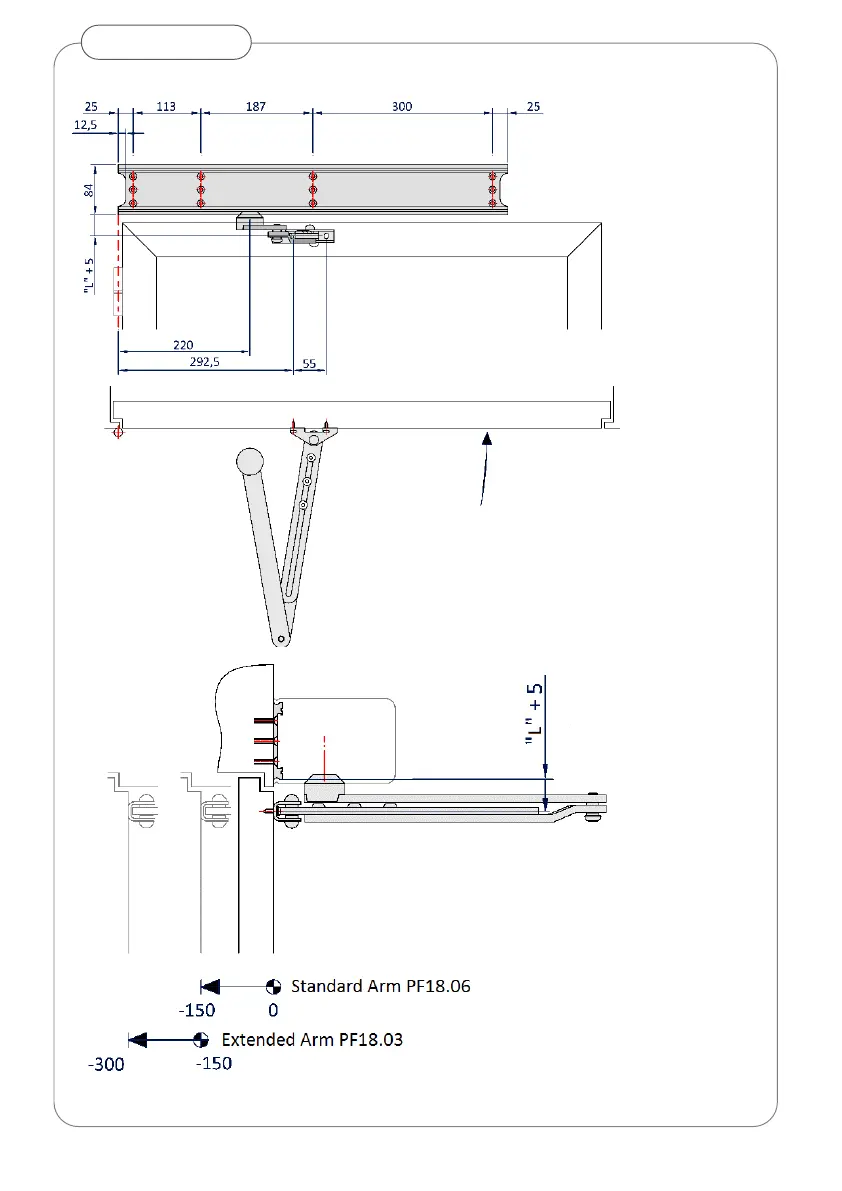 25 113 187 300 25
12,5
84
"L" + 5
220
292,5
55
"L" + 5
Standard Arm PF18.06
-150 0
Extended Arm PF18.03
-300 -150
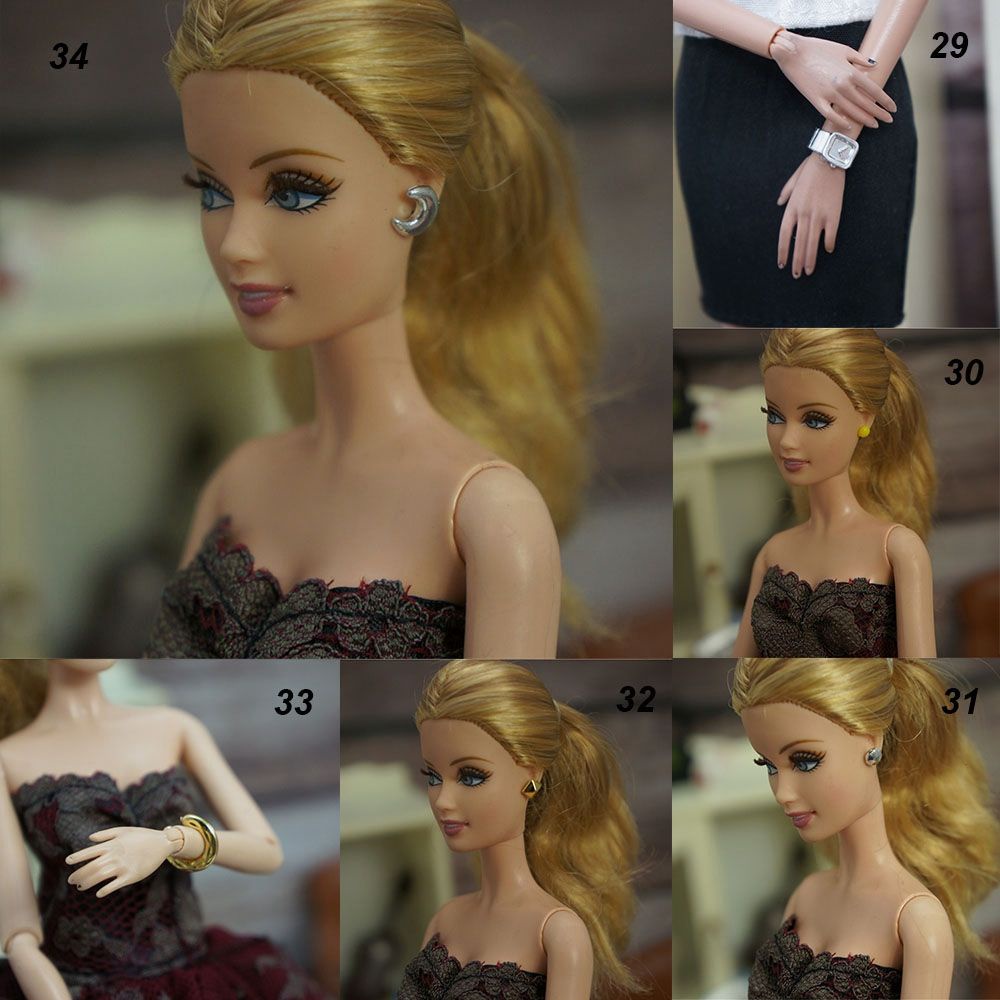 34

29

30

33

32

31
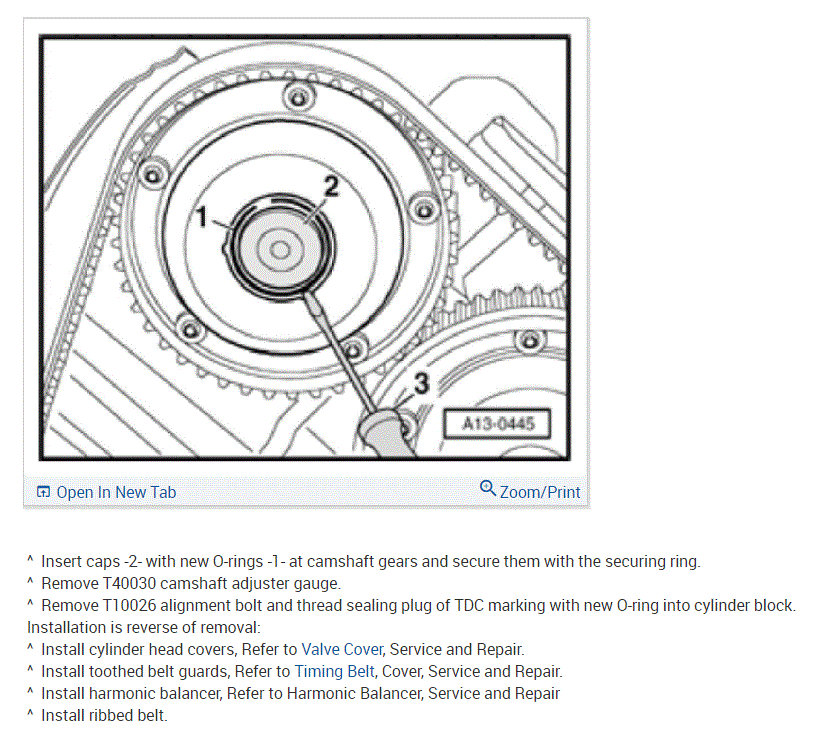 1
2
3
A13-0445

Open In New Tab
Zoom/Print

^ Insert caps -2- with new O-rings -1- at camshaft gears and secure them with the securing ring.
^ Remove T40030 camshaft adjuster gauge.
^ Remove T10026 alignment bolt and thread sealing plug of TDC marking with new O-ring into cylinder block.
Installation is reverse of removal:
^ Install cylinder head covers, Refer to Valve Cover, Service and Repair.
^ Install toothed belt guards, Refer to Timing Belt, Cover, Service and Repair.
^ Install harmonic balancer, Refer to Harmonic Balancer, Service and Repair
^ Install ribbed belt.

__________________________________________________

▶ Work request
Go to the line holding "Belt, Cover, Service and Repair." in the entries above and return it, along with every line after it, exactly as written.

▶ Answer to this problem
^ Install toothed belt guards, Refer to Timing Belt, Cover, Service and Repair.
^ Install harmonic balancer, Refer to Harmonic Balancer, Service and Repair
^ Install ribbed belt.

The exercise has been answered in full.